Another interesting case is what this looks like when browsing the web. I fired up the analyzer and loaded the AnandTech homepage followed by an article, and scrolled the page in the trace above. Chrome and "Browser" on Android now use the GPU for composition and rendering the page, and you can see the red line in the plot spike up when I'm actively panning and translating around on the page. In addition, the second CPU core only really wakes up when either loading the page and parsing HTML.

One thing we unfortunately can't measure is how much power having the baseband lit up on each different air interface (CDMA2000 1x, EV-DO, WCDMA, LTE, etc.) consumes, as the MDP MSM8960 we were sampled doesn't have cellular connectivity enabled. This is something that we understand in theory (at least for the respective WCDMA and LTE radio resource states), but remains to be empirically explored. It's unfortunate that we also can't compare to the MDP MSM8660 quite yet, but that might become possible pretty quickly.

Final Words

It goes without saying that MSM8960 is a hugely important SoC release for Qualcomm. It's the first release with Qualcomm's new Krait CPU architecture, an entirely new cellular baseband with support for nearly every air interface, and is manufactured on TSMC's 28nm process. It says something that we're able to hold 28nm TSMC silicon in our hands in the form of the MDP, and it's only a matter of time before we start seeing Krait show up in devices in 2012.

We've gone over basically all of the benchmarks available to us on Android right now, and yet subjective performance impressions are still valuable. The MDP8960 is the absolute fastest we've seen Ice Cream Sandwich thus far - the UI is absolutely butter smooth everywhere, and web browsing in either Chrome or the stock Android Browser is also the smoothest we've seen it. There's no stutter bringing up the application switcher, or taking screenshots, two places that 4.0.3 still drops frames on the Galaxy Nexus.

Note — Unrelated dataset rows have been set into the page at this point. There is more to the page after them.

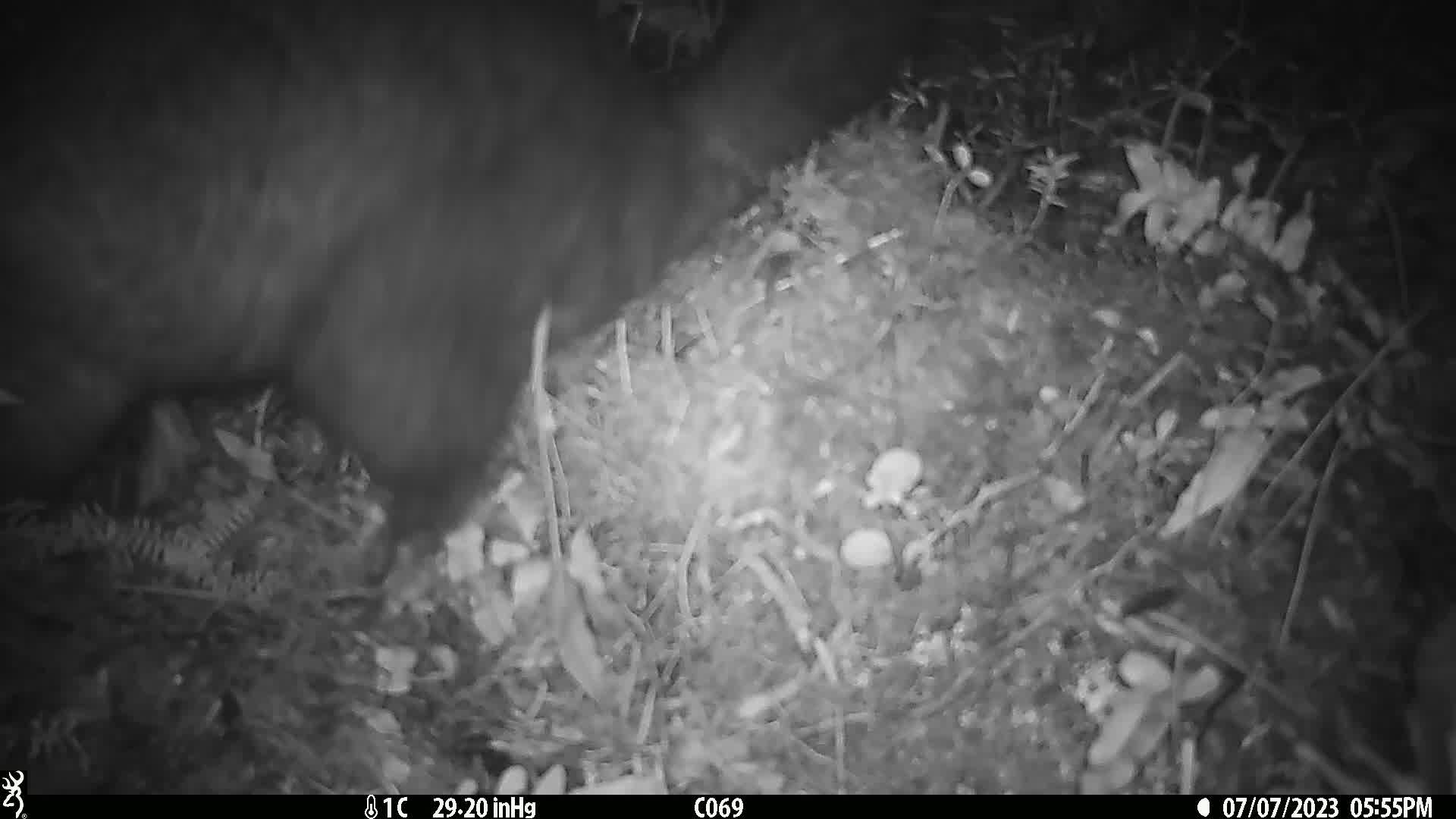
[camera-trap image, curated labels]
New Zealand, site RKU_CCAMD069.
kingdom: Animalia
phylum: Chordata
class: Mammalia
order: Diprotodontia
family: Phalangeridae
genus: Trichosurus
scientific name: Trichosurus vulpecula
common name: common brushtail possum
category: possum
Possum (common brushtail possum) (Trichosurus vulpecula).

Krait offers another generational leap in mobile SoC performance. The range of impact depends entirely on the workload but it's safe to say that it's noticeable. The GPU side of the equation has been improved tremendously as well, although that's mostly a function of 28nm enabling a very high clock speed for Qualcomm's Adreno 225. We are eager to see what the Adreno 3xx GPUs that will pair up with future Krait SoCs can do.

The big unknowns today are power consumption and the performance of shipping devices. While we were able to provide power numbers using Qualcomm's handy Trepn tool, we couldn't produce a reference point on older silicon. The move to 28nm and a second generation of cellular basebands has generally been heralded as being the answer to our battery life issues, particularly with LTE. It remains to be seen just how much of an improvement we'll see there. Knowing how much power MSM8960's cellular architecture uses is especially relevant when you consider that MDM9615 includes the exact same modem as MSM8960.

These initial results look extremely promising, however. Krait based devices should begin shipping sometime next quarter, the wait is almost over.